Quoted passage →
══════════
GAO: DOE supercomputers underused, underscrutinized

The Energy Department is not getting enough use out of its 42 supercomputers and needs to take a closer look at its plans to buy five more machines during the next two years, the General Accounting Office said in a new report. The study, requested by House Budget Committee Chairman Rep. John Kasich

The Energy Department is not getting enough use out of its 42 supercomputers and needs to take a closer look at its plans to buy five more machines during the next two years, the General Accounting Office said in a new report.

The study, requested by House Budget Committee Chairman Rep. John Kasich (R-Ohio), said the DOE systems, mostly scalable parallel supercomputers purchased since 1994, run at an average of 59 percent of their processing capacity. Meanwhile, GAO charged, decisions about future investments in the technology— including the $4 billion Accelerated Strategic Computing Initiative (ASCI)— are not being given the same scrutiny as DOE's administrative systems that is required by the Clinger-Cohen Act of 1996.

In a written response included with the July 17 report, DOE undersecretary Ernest Moniz said GAO's measure of capacity in the systems— the amount of time processors were idle— did not account for technological limitations of the world's fastest computers. In addition, he said, investments in scientific computers require "different management approaches'' than other systems.

John Pike, a defense analyst with the Federation of American Scientists, said the GAO report reflects a general view the agency has taken that DOE needs to manage its programs more centrally.

"It's an awful lot of money, and when you look at it [it] looks like you have lot of big computers sitting around and doing not very much,'' he said. "These are not experimental supercomputers; [DOE is] buying them to do things. [DOE users] are basically trying to grab the biggest computer they can get.''

In the past four years, DOE has spent $301.5 million on new supercomputers for its laboratories, plus $526 million to run them. The ASCI program, which is the primary supercomputer user, relies on the systems for developing the capability to simulate nuclear weapons tests, for research into global climate change and decoding the human genome.

But GAO said the department does not monitor how much the machines are used and thus cannot take unused processing capacity into account when deciding whether to buy new ones. "If DOE could improve its utilization rate by 10 to 15 percent overall, it could save tens of millions of dollars in new acquisition costs,'' the report said.
══════════
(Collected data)
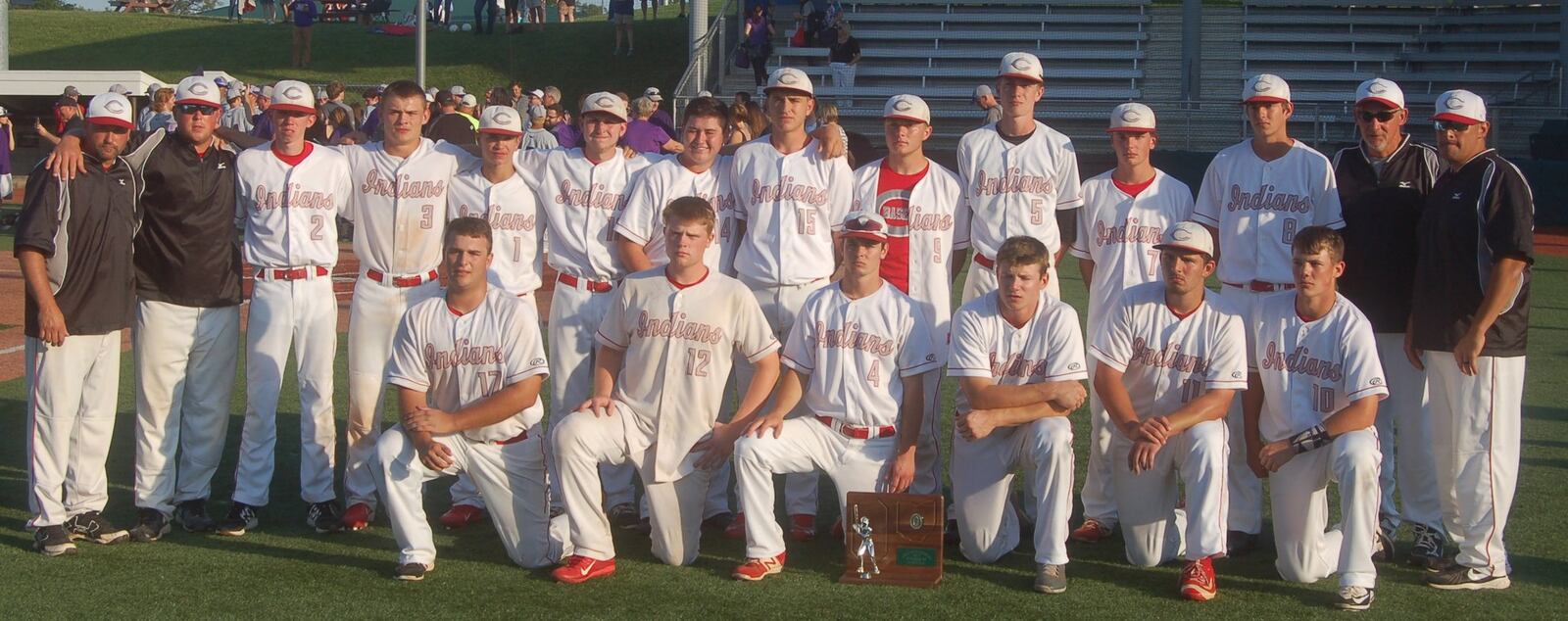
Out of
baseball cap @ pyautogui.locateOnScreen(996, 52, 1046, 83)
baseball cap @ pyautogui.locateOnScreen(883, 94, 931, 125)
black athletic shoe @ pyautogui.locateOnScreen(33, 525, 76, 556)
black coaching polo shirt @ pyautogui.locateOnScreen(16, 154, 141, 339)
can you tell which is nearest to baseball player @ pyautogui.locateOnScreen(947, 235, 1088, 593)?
baseball cap @ pyautogui.locateOnScreen(883, 94, 931, 125)

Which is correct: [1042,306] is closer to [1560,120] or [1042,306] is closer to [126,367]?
[126,367]

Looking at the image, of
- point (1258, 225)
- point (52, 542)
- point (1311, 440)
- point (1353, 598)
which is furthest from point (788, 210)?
point (52, 542)

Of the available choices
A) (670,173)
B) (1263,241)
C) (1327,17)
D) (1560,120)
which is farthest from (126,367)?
(1327,17)

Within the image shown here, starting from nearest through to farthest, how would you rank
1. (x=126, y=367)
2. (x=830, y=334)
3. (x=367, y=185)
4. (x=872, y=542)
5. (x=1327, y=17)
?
(x=872, y=542) < (x=830, y=334) < (x=367, y=185) < (x=126, y=367) < (x=1327, y=17)

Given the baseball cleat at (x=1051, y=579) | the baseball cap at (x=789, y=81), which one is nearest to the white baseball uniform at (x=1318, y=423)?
the baseball cleat at (x=1051, y=579)

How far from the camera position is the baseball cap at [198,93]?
633cm

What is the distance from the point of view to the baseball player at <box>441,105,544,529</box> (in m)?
6.75

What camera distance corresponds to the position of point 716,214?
6.99 meters

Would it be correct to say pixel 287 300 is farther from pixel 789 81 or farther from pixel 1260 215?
pixel 1260 215

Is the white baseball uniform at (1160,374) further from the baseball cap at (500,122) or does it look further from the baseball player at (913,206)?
the baseball cap at (500,122)

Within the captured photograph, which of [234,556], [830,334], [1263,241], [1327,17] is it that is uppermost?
[1327,17]

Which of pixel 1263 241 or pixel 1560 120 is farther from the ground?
pixel 1560 120

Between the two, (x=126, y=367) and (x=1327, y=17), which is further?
(x=1327, y=17)

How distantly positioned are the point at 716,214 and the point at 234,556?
2.67 meters
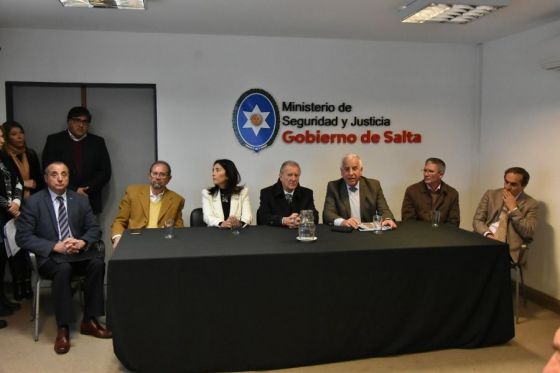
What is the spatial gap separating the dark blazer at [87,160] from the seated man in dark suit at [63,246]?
93 centimetres

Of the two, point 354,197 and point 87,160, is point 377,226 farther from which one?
point 87,160

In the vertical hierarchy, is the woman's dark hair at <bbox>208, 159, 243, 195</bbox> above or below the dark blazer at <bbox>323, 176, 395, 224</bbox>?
above

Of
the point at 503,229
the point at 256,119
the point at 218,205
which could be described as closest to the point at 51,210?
the point at 218,205

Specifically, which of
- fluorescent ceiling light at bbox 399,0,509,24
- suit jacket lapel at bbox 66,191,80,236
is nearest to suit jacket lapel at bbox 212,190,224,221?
suit jacket lapel at bbox 66,191,80,236

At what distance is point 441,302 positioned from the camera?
342cm

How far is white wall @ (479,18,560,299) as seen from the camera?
15.5 ft

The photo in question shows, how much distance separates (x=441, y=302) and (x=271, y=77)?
9.88 feet

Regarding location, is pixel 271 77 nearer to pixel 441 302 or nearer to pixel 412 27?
pixel 412 27

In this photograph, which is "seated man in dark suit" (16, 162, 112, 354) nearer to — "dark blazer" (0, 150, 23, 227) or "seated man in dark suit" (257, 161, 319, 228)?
"dark blazer" (0, 150, 23, 227)

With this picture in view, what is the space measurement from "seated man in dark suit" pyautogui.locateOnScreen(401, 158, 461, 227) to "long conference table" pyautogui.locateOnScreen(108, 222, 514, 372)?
3.64 ft

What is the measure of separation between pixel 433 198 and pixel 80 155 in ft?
11.1

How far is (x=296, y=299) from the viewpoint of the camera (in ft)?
10.5

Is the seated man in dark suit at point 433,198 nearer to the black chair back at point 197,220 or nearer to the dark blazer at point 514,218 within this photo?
the dark blazer at point 514,218

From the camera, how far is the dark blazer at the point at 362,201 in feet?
14.6
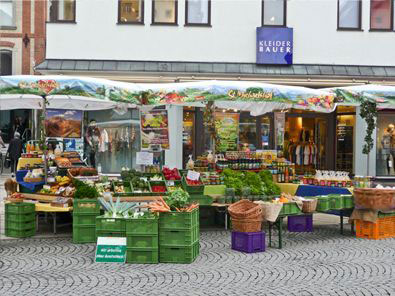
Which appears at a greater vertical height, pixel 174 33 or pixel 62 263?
pixel 174 33

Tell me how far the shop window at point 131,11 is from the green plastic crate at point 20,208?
418 inches

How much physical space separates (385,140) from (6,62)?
60.5ft

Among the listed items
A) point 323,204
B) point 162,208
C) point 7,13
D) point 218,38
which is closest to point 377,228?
point 323,204

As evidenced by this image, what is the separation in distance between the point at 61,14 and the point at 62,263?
1314cm

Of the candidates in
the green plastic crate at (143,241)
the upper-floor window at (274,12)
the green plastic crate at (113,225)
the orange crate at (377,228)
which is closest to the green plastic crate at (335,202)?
the orange crate at (377,228)

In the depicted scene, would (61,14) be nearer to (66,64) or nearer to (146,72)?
(66,64)

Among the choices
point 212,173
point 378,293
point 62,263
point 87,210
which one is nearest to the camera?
point 378,293

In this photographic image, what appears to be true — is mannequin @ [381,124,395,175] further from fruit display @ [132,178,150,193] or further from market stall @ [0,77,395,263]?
fruit display @ [132,178,150,193]

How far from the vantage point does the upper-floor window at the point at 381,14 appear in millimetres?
20672

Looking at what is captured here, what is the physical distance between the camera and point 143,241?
8523 millimetres

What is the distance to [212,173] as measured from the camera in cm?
1224

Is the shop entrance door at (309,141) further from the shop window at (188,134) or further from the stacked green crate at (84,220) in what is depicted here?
the stacked green crate at (84,220)

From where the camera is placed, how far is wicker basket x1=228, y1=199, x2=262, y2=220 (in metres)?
9.27

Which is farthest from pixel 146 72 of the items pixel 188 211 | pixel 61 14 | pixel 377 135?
pixel 188 211
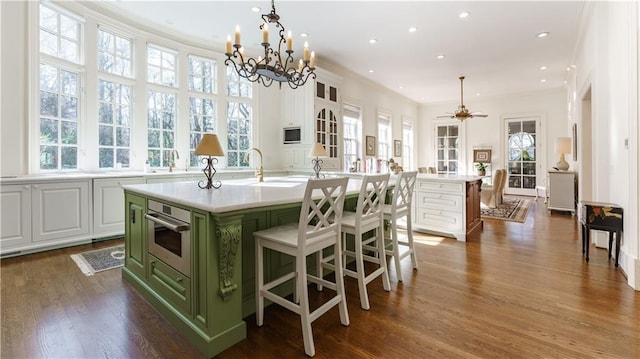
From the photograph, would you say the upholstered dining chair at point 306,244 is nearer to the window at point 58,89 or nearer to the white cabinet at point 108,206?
the white cabinet at point 108,206

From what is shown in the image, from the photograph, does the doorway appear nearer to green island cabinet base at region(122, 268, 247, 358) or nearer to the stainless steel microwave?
the stainless steel microwave

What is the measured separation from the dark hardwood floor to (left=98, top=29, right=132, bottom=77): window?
9.28ft

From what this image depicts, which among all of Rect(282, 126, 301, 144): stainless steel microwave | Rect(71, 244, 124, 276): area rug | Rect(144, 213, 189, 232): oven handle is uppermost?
Rect(282, 126, 301, 144): stainless steel microwave

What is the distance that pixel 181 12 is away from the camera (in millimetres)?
4191

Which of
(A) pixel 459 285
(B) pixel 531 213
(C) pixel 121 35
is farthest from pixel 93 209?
(B) pixel 531 213

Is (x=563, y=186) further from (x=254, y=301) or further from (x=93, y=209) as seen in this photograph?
(x=93, y=209)

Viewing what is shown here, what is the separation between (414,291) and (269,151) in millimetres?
4295

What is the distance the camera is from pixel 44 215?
3404 mm

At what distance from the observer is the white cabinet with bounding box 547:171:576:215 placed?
580 centimetres

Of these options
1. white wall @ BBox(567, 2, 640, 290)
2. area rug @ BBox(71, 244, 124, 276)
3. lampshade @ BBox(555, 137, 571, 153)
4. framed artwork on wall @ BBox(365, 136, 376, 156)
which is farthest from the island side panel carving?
lampshade @ BBox(555, 137, 571, 153)

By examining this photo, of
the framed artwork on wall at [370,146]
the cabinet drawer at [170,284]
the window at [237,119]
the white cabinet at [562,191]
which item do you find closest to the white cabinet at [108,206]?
the window at [237,119]

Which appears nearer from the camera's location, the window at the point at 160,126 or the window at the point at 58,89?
the window at the point at 58,89

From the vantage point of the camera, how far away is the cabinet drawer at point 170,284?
72.0 inches

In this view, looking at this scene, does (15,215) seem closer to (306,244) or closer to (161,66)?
(161,66)
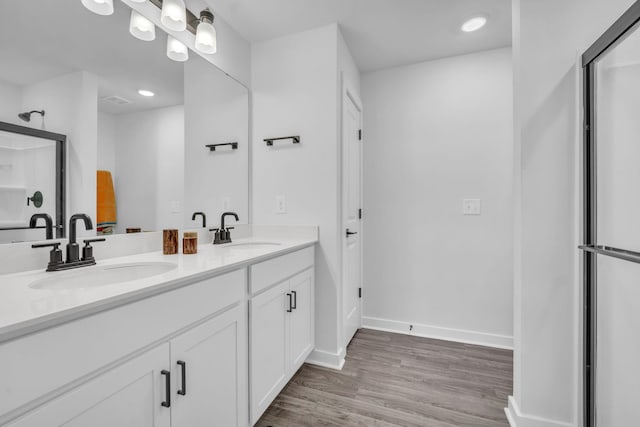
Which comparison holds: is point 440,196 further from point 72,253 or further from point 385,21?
point 72,253

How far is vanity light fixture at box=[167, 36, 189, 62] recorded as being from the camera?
1.65 m

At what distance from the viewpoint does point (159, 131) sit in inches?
63.2

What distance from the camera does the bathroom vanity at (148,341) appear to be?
622 mm

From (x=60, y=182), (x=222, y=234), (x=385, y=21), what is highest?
(x=385, y=21)

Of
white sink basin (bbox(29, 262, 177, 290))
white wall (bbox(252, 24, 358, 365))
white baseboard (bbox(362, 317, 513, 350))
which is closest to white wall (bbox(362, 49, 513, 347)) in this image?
white baseboard (bbox(362, 317, 513, 350))

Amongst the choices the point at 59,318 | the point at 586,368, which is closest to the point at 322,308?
the point at 586,368

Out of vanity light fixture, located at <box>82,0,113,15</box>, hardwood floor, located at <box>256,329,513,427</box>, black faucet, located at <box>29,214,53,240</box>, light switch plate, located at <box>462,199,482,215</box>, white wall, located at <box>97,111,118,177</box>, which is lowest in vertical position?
hardwood floor, located at <box>256,329,513,427</box>

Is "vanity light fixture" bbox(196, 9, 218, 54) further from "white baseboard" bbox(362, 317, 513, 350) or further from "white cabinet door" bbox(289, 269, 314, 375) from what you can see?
"white baseboard" bbox(362, 317, 513, 350)

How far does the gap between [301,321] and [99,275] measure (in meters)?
Result: 1.11

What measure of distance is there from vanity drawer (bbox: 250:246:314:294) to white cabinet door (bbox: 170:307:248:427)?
0.16m

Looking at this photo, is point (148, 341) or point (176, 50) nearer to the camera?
point (148, 341)

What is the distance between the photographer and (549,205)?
141 cm

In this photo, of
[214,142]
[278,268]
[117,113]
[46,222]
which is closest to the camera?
[46,222]

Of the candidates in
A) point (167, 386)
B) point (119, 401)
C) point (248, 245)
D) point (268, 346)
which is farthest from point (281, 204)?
point (119, 401)
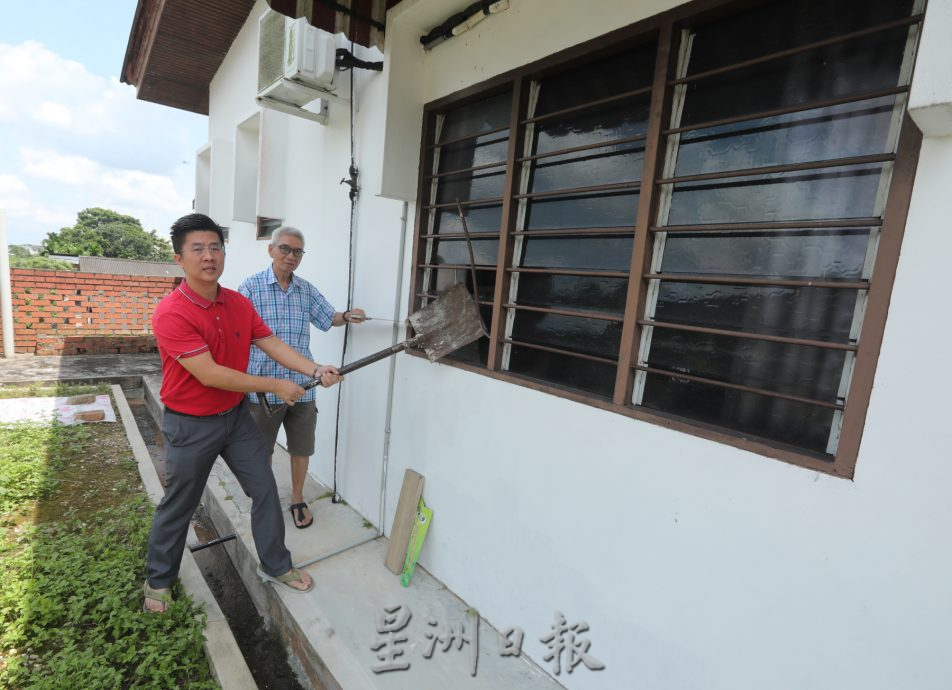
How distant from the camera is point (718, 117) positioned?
73.2 inches

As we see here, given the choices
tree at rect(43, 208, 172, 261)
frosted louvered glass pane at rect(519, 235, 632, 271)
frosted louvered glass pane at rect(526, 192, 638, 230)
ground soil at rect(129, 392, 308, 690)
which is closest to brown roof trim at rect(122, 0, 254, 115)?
frosted louvered glass pane at rect(526, 192, 638, 230)

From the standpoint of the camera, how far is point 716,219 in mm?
1844

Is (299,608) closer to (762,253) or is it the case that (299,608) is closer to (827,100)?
(762,253)

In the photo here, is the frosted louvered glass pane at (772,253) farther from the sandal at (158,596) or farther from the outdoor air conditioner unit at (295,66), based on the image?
the sandal at (158,596)

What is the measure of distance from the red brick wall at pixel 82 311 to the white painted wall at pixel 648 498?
28.3 feet

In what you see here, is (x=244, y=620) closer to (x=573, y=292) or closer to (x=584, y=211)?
(x=573, y=292)

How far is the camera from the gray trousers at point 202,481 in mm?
2482

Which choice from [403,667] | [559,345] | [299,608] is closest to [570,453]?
[559,345]

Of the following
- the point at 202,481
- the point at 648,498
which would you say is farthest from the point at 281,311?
the point at 648,498

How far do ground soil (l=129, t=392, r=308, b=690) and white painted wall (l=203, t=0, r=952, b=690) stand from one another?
950mm

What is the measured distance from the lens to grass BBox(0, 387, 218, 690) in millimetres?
2162

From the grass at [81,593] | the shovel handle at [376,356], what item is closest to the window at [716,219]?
the shovel handle at [376,356]

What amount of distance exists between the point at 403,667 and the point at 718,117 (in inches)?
113

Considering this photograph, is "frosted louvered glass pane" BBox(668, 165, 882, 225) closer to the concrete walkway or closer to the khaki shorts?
the concrete walkway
══════════
To do →
Could you transcribe the passage of the article on DOE supercomputers from "In a written" to "than other systems."?

Answer to this problem →
In a written response included with the July 17 report, DOE undersecretary Ernest Moniz said GAO's measure of capacity in the systems— the amount of time processors were idle— did not account for technological limitations of the world's fastest computers. In addition, he said, investments in scientific computers require "different management approaches'' than other systems.